|
I couldn't even sit through Burton's Apes remake, so I can only furl my brow when I read that someone enjoyed that. I've wisely steered away from most of the other movies on the list.
However, I'm old enough to have seen the early Friday the 13th movies in the theater, and I will say, they had their moments. I certainly laughed in F13 3D when Jason squeezed some teenager's head and his eye shot out of his skull into the camera and when some dope doing a handstand gets whacked in the crotch by a machete.
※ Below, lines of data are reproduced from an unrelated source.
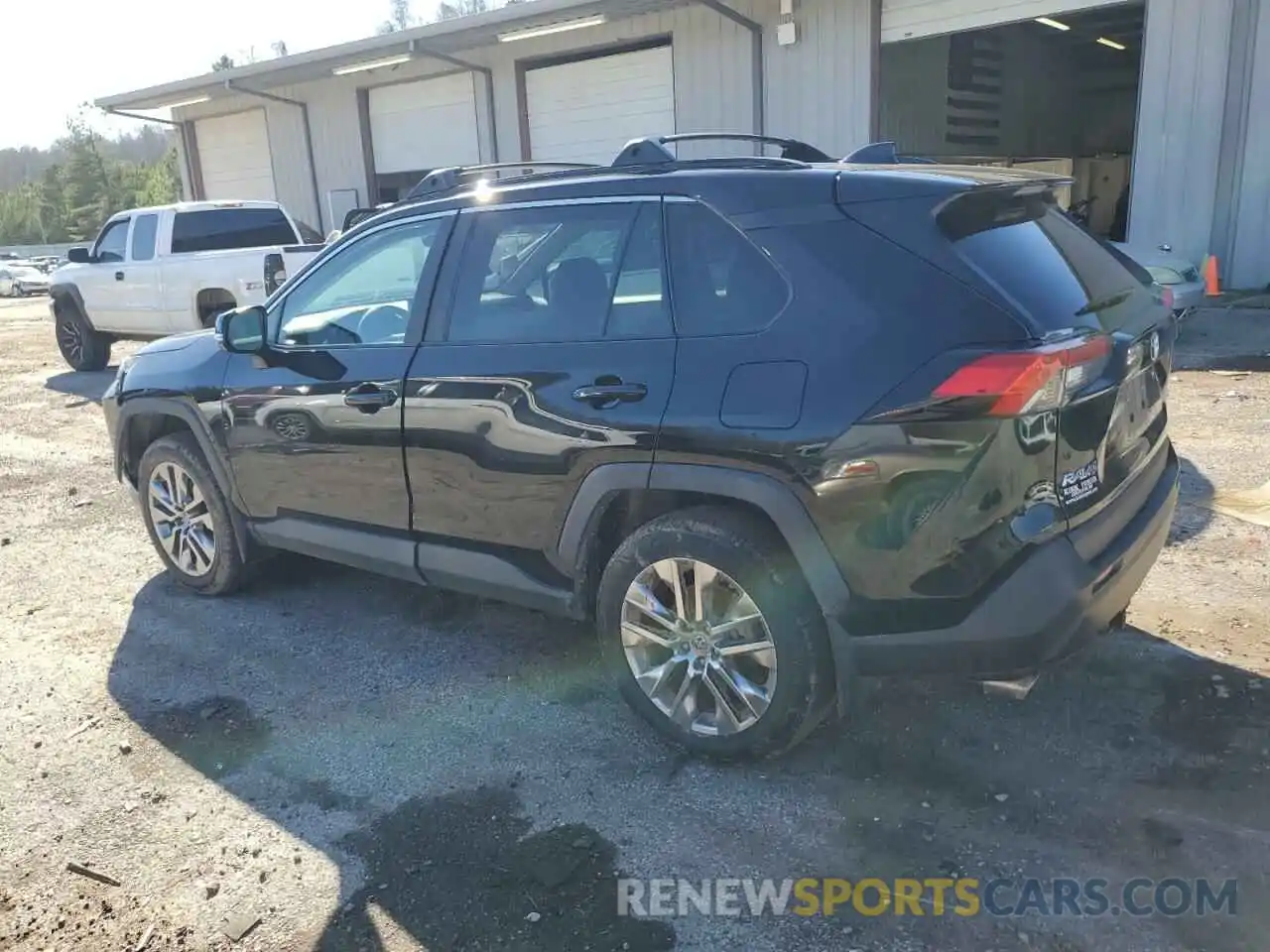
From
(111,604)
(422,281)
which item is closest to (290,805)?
(422,281)

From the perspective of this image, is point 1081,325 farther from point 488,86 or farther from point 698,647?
point 488,86

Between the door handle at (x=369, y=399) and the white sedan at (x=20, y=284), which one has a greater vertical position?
the door handle at (x=369, y=399)

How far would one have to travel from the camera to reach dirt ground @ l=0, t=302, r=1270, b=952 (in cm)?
276

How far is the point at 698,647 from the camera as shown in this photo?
3340 mm

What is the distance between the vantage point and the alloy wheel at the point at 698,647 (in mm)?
3223

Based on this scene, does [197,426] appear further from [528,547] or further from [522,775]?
[522,775]

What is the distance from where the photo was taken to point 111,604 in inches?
202

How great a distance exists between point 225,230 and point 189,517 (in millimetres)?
8117

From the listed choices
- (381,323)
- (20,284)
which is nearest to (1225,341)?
(381,323)

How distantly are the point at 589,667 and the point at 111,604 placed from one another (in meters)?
2.63

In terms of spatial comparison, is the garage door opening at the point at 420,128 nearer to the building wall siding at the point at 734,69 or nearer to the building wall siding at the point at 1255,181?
the building wall siding at the point at 734,69

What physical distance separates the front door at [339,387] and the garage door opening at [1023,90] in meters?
11.6

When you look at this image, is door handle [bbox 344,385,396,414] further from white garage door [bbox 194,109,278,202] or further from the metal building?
white garage door [bbox 194,109,278,202]

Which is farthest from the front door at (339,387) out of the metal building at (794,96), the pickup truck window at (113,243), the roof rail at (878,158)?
the metal building at (794,96)
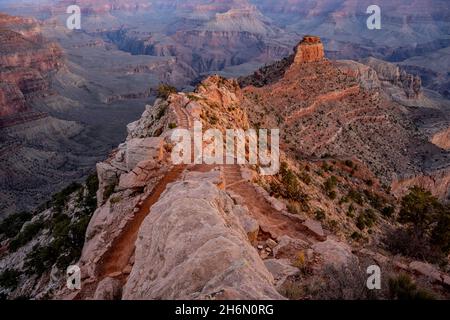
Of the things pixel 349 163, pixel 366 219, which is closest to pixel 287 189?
pixel 366 219

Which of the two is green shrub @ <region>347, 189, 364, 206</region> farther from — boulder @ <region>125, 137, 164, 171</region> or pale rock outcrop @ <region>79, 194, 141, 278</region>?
pale rock outcrop @ <region>79, 194, 141, 278</region>

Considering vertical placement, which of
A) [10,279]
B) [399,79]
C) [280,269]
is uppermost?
[280,269]

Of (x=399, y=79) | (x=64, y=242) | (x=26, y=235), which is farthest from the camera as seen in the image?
(x=399, y=79)

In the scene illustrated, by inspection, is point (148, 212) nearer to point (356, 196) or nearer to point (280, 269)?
point (280, 269)

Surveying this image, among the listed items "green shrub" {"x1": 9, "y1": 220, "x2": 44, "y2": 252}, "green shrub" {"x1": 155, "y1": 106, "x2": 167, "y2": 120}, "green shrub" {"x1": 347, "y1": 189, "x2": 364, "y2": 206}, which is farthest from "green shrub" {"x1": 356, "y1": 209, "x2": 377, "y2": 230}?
"green shrub" {"x1": 9, "y1": 220, "x2": 44, "y2": 252}

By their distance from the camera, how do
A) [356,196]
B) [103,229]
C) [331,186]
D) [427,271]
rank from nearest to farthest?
[427,271]
[103,229]
[331,186]
[356,196]

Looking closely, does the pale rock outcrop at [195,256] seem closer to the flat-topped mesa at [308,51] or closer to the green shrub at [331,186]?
the green shrub at [331,186]

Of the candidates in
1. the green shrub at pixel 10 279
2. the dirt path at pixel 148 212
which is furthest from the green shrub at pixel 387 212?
the green shrub at pixel 10 279
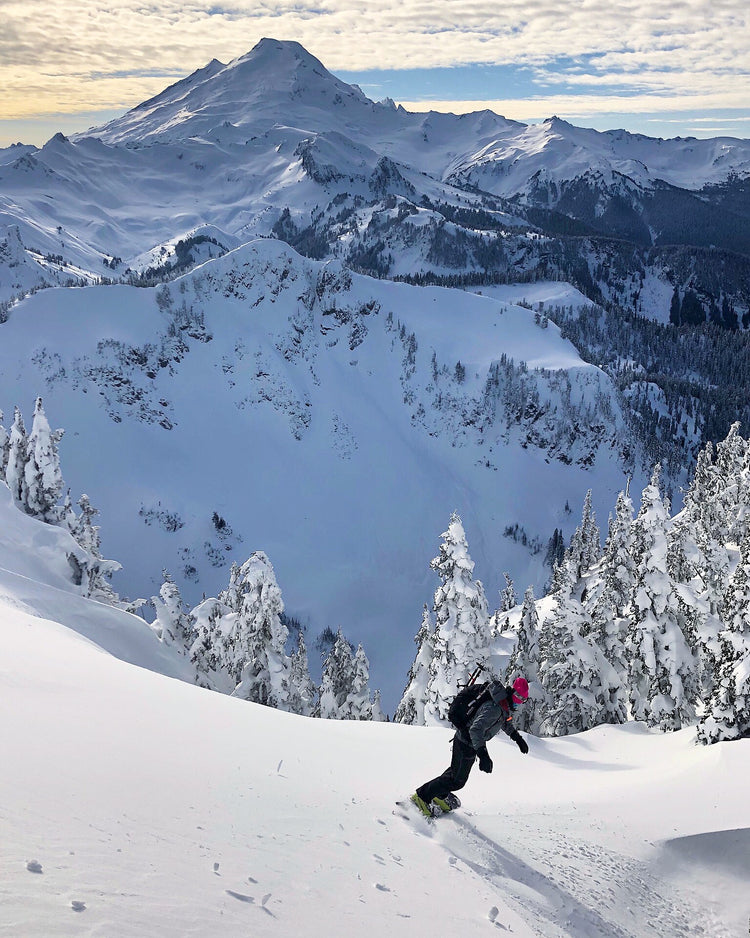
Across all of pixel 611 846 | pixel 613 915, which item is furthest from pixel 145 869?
pixel 611 846

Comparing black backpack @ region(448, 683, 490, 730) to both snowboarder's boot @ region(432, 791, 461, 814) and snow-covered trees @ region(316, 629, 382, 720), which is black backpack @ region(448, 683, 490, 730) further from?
snow-covered trees @ region(316, 629, 382, 720)

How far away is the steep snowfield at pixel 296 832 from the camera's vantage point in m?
4.19

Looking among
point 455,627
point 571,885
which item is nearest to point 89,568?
point 455,627

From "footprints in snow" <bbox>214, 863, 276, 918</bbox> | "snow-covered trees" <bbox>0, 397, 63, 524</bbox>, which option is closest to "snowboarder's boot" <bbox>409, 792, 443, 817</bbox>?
"footprints in snow" <bbox>214, 863, 276, 918</bbox>

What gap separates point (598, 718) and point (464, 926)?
1992 centimetres

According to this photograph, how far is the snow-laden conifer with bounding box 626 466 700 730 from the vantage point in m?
18.9

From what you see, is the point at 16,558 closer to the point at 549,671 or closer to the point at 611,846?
the point at 549,671

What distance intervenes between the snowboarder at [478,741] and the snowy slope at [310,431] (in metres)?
49.2

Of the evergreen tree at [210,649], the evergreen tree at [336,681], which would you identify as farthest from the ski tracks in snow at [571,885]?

I guess the one I would like to raise--particularly because Dan and Ben gave it such a scathing review on their podcast--is M Night Shamalayan's The Happening. I thought it was quite a suspenseful thriller that tapped the sense of bewilderment and helplessness that NOTD or Nosferatu had. Both of the latter two films were pretty much the first in their respective subgenres of zombie and vampire movies, and as such, they had a strong conviction about the mysteriousness of the threat being posed. In both cases, the characters don't understand what they're up against. In NOTD, the characters at first think the zombies are just people who are mentally ill, and in Nosferatu, the characters believe that it's the beginning of some kind of pestilence. In subsequent vampire and zombie movies, the conventions are already well established and I always find myself impatient with characters who don't know that you have to shoot zombies in the head or that vampires flinch at the sight of a cross.
The Happening did an excellent job of capturing a similar mood of confusion and helplessness posed by an unfamiliar threat, in this case a massive outbreak of suicides by people with no known cause, that might have something to do with plants--or might not--and that there was no effective way to defend against. Protagonist Wahlberg as the scientist has an excellent beginning scene, that Ben and Dan ridiculed, where he's lecturing in his high school class about how science is frequently at a loss to explain any given natural phenomenon. In this case, Wahlberg is talking about the gradual but definite worldwide disappearance of the honeybee. Scientists can make reasonable guesses as to why such a thing could happen, but there's ultimately no consensus in the scientific community and nothing can really be done to counter it. When the title threat breaks out in the movie, indeed Wahlberg's observation of humanity's complete helplessness to cope with anomalous natural disasters is borne out.
I thought this was the best horror movie the year it came out, but evidently I was in the minority. On the other hand film critic Roger Ebert liked it, so maybe Ben and Dan are the odd men out.
_________________ "Where life had no value, death, sometimes had its price. That is why the bounty killers appeared."